Kafa mı karışık bilemiyorum.
Ama,
Görünen o ki, "CHP" bu kurultayla "her ne kadar" huzur bulma umudu içerisinde idiyse de.
Öyle görünmüyor.
***
CHP.
Ve Kılıçdaroğlu.
"İktidar Mücadelesi" gayesi içerisinde ise.
2014'te,
Cumhurbaşkanlığı Seçiminde; "AK Parti ve Erdoğan'ın" konumuyla oluşacak, siyasi, atmosfer.
Belli bir prim yaratabilir;
Gayesiyle bu düşüncenin yol haritasında, CHP şunu net olarak "ortaya" koymalı.
O da;
Zihniyet "değişikliğidir" ve aciliyet isteyen birinci koşuldur.
Bunu da;
Doğru minvalde teşhis ve tespitle, ikmal etmelidir ki.
Yeni arızalar; oluşmasın.
***
Belki;
Fikri tekrar olacaktır.
Ama,
CHP "zihniyet" değişikliğinde, sorgulayıcı olmalı.
Neden;
Güneydoğu'da, CHP'nin "esamisi" bile okunmuyor.
Neden;
Tabela partisi olundu?
Kürt meselesine bakış?
Özelliklen de;
Devlet ile Millet "milliyetçiliğini", statükocu, "kimlikle" icra ettiğinin, "nelere mal olduğunu" görmeli.
***
Bölge halkının ifadesiyle; "Ka akıl..."
Evet,
İşte CHP bu zihniyet değişimindeki "yol haritasını" belirleyecek.
Buna;
Kafa yoracak, çözüm ve yeni hamleler üretebilecekler açısından; "yetersiz".
Velhasıl;
CHP "beyi-nen, fikren ve siyaseten" şu veya bu liderin hikmetiyle değil, kendi hükmüyle "toplumsal merkeze" kendini taşımalı.
Siz,
Halkın ve milletin, "kenarından" içtihada dâhil olursanız, elde edebileceğiniz, "merkezden arta" kalan olur.
Ki o da; zamanla "elden" gider, çünkü merkezi merak eder, "geride" kalan.

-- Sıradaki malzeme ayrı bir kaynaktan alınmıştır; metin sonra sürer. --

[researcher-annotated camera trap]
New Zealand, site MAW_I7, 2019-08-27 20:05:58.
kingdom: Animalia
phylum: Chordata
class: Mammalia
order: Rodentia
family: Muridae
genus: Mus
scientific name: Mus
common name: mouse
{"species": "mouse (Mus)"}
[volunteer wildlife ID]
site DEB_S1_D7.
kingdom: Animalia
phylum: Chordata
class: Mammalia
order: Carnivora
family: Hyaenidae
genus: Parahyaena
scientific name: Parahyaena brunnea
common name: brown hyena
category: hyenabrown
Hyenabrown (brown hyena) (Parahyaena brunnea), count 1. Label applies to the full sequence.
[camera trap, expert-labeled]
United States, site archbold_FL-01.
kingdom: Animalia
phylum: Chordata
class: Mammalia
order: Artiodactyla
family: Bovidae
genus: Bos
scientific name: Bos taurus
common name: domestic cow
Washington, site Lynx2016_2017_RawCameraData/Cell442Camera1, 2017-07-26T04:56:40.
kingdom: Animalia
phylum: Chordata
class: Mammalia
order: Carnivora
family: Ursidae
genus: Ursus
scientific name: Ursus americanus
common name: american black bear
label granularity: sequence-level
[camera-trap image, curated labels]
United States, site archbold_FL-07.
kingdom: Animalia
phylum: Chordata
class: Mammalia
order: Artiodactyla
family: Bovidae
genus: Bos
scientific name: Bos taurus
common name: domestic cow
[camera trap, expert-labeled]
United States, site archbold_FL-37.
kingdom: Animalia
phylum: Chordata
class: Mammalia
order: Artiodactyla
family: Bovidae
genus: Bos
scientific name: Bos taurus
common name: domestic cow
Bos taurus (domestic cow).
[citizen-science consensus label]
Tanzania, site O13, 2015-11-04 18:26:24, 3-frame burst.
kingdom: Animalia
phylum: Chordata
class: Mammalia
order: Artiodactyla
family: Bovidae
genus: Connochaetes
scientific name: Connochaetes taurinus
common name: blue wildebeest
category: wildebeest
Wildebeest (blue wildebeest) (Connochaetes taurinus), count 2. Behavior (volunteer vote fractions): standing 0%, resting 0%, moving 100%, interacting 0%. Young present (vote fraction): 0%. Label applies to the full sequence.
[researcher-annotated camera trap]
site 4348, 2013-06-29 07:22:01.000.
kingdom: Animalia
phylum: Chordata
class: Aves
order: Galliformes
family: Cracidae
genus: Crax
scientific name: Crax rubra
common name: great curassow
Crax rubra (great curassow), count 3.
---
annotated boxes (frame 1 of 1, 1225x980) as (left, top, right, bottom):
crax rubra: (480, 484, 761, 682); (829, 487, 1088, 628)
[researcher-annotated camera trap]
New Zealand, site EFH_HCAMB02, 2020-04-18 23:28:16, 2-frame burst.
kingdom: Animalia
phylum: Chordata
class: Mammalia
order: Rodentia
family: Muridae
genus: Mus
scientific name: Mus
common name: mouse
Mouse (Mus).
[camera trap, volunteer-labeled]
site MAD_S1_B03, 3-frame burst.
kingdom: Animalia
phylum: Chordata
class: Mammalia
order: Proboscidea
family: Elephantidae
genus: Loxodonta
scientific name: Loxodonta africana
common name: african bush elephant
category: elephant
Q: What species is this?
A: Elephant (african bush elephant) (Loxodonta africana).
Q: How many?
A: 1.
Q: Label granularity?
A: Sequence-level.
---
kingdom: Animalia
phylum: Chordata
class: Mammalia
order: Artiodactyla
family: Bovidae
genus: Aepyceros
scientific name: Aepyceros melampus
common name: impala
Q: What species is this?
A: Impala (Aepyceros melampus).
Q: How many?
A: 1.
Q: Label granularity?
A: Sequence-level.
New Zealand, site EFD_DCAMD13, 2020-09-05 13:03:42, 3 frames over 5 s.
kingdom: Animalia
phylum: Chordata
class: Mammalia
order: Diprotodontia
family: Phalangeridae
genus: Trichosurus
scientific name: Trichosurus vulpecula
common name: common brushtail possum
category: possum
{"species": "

Dâhil olduğunda; başka mekân aramaz.
***
CHP.
Önceki gün demiyor muydu, "Sahiller" bizim.
Şimdi diyebiliyor mu?
Şuan ki hal-i vaziyetti bunun kanıtı değil mi?
Kılıçdaroğlu.
Gürsel Tekin ve diğer himaye ekip; "inanıyorlar mı" bu fikri siyasetle "iktidar" olunacağını.
Çünkü
Dersimli, Dersimdeki "katliamları" inkâr etmiyor.
Ama,
CHP'nin lideri Dersimli olmasına rağmen, "inkâr" politikasında.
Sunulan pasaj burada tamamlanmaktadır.